Tidak lama kemudian, adzan pun berkumandang dan aku pun mengajak Rahim
sebagai guid dan driver untuk melaksanakan
shalat magrib di masjid. Meski masih belum terlihat rampung seluruhnya, masjid
itu terlihat megah dan memesona sekali, dengan design interior dan modern.
Pokoknya aku jamin, bisa membuat betah bagi umat muslim yang ingin ber-iktikaf didalamnya.
Setelah itu, aku menuju rumah Rahim, rupanya sesampainya disana aku sudah
disiapin menu makan malam oleh orang tua Rahim, dengan lauk yang cukup
sederhana yakni; ikan panggang dan ikan yang direbus dengan santan.

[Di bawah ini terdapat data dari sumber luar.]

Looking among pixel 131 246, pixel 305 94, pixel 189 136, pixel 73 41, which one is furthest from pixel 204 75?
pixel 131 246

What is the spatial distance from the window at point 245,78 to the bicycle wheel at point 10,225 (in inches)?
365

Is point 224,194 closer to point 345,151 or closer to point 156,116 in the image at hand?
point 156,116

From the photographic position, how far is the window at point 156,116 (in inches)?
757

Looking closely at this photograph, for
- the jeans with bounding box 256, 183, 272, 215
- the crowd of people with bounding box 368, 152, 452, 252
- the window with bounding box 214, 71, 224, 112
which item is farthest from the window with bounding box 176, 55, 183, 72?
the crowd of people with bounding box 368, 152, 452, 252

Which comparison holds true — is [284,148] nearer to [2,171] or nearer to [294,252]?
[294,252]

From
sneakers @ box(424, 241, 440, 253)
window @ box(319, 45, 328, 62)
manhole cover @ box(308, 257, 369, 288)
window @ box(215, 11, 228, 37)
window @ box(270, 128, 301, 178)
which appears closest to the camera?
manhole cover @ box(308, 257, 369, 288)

Rasanya
makan malamku kurang begitu enak, maklum aku kurang begitu suka dengan ikan
laut, untunglah barusan seorang temanku Adin yang juga ikut serta dalam
perjalanan barusan, membeli mie ayam menu kesukaanku, meski rasanya sangat
berbeda dengan mie ayam biasanya.
Setelah melaksanakan shalat isya’ aku pun kembali berjalan menuju Dermaga,
menikamti keindahan malam, bintang-bintang, bulan sabit, kapal-kapal yang di
goyang-goyang gelombang serta luasnya lautan. Pemandangan yang sangat menarik
dan menakjubkan, sambil lalu ber-tafakkur fil khalkillah, aku pun
juga menyempatkan diri melahirkan sebuah sajak dan puisi di tengah hembusan
angin kencang yang membuat debu berhamburan.
Tidak lama kemudian, akhirnya aku pun merasa keok dengan hembusan angin
malam yang begitu kencang serta debu-debu yang menyesakan pernafasan. Aku
putuskan untuk kembali kepemukiman, rencanya ingin online tapi,
sayang warnetnya sedang rusak dalam proses perbaikan.

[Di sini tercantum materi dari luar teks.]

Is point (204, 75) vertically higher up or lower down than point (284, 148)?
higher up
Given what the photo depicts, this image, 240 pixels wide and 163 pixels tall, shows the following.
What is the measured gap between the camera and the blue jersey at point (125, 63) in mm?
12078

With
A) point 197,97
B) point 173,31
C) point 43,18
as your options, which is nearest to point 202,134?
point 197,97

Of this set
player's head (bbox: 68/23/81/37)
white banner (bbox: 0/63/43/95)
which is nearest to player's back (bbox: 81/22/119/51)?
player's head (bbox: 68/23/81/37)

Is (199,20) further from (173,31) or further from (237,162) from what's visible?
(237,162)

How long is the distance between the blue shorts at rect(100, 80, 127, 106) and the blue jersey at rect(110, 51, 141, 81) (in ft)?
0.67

Bermalam di Gili Mandangin merupakan sebuah tantang besar, mengapa
demikian?. Karena disana kita akan berhadapan dengan angin besar, adem dan
dingin sekali. Terlebih ketika, waktu pagi hari, waduh dingin sekali rasanya.
Pagi sebelum menuju kepulangan aku bersarapan, dengan lauk cumi-cumi yang masih
baru saja diangkat dari tempat penggorengan, serta nasi yang masih hangat,
rasanya nikmat sekali ketika menyantapnya di tengah kepungan hawa dingin yang
mencekam.
Jam setengah 6 pagi, aku siap-siap untuk menuju pelabuhan kapal, baru
ketika jam 6 pas, kapal itu berangkat membawa tubuhku menuju kota Sampang,
tidak ada yang beda dalam perjalanan pulang kali ini, hanya para nelayan yang
semakin penuh dan berjejal memenuhi lautan, mereka berjejer seolah membentuk
barisan dengan perahu-perahu kecil, jala-jala dan layar-layar. Begitulah resum
perjalananku menuju pulau Gili Mandangin Sampang Madura, pada hari Minggu
tanggal 11 Agustus 2013 sampai dengan hari Senin tanggal 12 Agustus 2013.